===== Dataset records =====

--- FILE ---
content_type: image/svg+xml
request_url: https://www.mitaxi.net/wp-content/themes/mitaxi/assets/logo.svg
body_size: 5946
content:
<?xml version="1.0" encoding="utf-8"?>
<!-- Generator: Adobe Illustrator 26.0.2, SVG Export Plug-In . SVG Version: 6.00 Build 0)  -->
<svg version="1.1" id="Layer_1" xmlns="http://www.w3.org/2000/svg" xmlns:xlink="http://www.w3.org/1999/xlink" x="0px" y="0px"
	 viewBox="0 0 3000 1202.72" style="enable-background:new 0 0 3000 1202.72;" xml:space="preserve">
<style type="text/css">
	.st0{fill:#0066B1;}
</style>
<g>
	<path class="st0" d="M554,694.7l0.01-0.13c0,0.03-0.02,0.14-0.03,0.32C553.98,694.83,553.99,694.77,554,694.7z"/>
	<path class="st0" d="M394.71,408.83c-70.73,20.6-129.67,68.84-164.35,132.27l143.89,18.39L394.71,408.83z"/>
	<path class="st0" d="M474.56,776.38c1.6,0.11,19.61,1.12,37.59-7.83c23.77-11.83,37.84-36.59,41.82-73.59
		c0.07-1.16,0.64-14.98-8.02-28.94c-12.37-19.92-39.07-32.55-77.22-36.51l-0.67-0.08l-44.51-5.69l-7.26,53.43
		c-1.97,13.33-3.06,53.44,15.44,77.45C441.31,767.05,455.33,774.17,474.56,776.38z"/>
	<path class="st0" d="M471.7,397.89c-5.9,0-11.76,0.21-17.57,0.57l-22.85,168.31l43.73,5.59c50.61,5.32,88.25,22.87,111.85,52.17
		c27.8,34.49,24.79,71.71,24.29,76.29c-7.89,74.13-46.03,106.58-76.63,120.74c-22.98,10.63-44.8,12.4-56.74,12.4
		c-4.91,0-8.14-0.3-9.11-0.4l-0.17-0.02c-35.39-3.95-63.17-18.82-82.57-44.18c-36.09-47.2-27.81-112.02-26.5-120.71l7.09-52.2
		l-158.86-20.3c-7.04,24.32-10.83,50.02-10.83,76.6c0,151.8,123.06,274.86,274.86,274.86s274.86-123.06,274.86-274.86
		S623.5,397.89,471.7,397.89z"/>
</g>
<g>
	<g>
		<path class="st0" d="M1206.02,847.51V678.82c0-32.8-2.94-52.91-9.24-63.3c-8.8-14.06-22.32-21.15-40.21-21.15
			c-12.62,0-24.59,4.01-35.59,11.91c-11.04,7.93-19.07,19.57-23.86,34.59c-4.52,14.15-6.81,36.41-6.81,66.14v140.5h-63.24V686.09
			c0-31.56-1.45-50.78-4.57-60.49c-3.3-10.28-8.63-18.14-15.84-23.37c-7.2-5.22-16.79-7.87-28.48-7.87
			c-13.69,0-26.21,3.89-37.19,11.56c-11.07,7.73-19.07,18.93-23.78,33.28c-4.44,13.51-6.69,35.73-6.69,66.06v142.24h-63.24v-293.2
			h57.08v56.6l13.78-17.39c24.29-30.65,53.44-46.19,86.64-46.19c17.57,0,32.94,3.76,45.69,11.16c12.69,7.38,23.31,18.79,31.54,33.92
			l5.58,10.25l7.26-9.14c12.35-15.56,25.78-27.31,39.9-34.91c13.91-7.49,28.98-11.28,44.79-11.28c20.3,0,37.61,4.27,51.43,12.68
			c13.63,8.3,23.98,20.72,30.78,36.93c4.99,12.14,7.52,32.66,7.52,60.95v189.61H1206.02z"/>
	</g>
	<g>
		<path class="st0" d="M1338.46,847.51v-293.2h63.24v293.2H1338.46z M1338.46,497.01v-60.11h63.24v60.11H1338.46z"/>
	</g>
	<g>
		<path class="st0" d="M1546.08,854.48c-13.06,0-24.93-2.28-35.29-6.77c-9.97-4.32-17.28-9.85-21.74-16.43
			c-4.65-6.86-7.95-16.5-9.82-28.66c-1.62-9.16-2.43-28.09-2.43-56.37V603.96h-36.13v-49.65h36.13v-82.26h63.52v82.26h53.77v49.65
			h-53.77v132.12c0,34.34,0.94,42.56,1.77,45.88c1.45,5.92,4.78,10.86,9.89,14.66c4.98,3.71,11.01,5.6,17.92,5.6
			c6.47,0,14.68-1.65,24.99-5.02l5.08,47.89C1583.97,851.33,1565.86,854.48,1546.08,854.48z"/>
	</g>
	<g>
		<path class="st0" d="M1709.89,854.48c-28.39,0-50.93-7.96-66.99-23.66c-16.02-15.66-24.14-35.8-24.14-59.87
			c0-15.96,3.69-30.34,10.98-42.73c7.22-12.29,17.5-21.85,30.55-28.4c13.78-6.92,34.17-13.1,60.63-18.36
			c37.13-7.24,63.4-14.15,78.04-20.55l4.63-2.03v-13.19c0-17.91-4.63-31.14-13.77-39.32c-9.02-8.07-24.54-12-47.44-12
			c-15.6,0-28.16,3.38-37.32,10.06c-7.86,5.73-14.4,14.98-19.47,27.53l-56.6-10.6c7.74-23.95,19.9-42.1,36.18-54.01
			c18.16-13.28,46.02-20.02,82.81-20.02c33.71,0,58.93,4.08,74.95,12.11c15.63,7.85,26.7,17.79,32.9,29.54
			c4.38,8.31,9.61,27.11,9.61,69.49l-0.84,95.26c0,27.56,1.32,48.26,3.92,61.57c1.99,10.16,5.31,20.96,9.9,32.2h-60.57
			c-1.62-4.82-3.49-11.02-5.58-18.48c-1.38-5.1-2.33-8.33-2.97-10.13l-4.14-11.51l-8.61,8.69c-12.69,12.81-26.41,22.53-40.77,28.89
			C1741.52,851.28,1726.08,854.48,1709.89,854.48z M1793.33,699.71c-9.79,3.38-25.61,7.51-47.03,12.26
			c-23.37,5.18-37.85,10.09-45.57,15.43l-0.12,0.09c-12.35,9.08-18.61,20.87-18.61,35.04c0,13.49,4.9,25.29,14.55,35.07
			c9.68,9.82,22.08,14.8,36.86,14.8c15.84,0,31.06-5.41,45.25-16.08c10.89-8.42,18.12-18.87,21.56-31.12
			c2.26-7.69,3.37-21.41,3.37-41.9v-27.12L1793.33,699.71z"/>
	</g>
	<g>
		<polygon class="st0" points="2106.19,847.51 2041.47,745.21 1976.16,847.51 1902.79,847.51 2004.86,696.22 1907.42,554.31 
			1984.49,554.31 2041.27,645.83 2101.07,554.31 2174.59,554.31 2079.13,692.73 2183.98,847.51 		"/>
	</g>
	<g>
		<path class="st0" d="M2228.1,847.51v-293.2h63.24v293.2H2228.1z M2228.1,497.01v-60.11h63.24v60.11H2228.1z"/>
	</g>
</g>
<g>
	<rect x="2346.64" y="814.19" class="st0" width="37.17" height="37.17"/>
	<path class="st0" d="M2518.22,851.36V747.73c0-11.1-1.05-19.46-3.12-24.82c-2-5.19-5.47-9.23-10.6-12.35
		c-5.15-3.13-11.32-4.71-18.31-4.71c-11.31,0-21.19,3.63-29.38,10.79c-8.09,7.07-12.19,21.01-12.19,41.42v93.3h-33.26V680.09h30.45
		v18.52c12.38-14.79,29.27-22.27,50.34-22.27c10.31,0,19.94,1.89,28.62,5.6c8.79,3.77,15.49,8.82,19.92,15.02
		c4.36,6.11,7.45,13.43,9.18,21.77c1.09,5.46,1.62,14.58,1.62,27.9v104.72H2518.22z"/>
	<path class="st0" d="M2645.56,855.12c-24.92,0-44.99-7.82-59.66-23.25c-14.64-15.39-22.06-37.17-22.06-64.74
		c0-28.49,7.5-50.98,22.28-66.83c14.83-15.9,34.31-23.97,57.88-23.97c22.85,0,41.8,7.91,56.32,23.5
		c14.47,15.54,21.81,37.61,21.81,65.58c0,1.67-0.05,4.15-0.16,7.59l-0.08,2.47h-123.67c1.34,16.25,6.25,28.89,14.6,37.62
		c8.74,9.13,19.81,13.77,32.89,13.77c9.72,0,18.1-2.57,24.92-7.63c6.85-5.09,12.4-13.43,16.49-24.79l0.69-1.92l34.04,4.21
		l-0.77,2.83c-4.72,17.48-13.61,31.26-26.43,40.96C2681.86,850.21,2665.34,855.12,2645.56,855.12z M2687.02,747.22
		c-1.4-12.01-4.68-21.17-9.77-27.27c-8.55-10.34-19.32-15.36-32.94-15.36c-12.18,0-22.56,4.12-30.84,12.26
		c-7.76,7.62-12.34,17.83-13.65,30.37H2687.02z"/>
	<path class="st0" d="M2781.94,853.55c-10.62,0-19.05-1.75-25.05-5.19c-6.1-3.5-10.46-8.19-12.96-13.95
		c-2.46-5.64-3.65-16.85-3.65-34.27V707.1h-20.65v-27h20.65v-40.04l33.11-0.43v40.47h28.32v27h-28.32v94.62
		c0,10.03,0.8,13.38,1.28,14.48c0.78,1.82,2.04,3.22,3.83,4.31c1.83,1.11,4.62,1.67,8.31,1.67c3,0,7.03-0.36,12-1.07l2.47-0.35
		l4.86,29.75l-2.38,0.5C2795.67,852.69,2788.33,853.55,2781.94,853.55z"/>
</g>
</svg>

=====

= What you will do =
Which lines above carry the string "style"? Copy those lines.

= Solution to the problem =
	 viewBox="0 0 3000 1202.72" style="enable-background:new 0 0 3000 1202.72;" xml:space="preserve">
<style type="text/css">
</style>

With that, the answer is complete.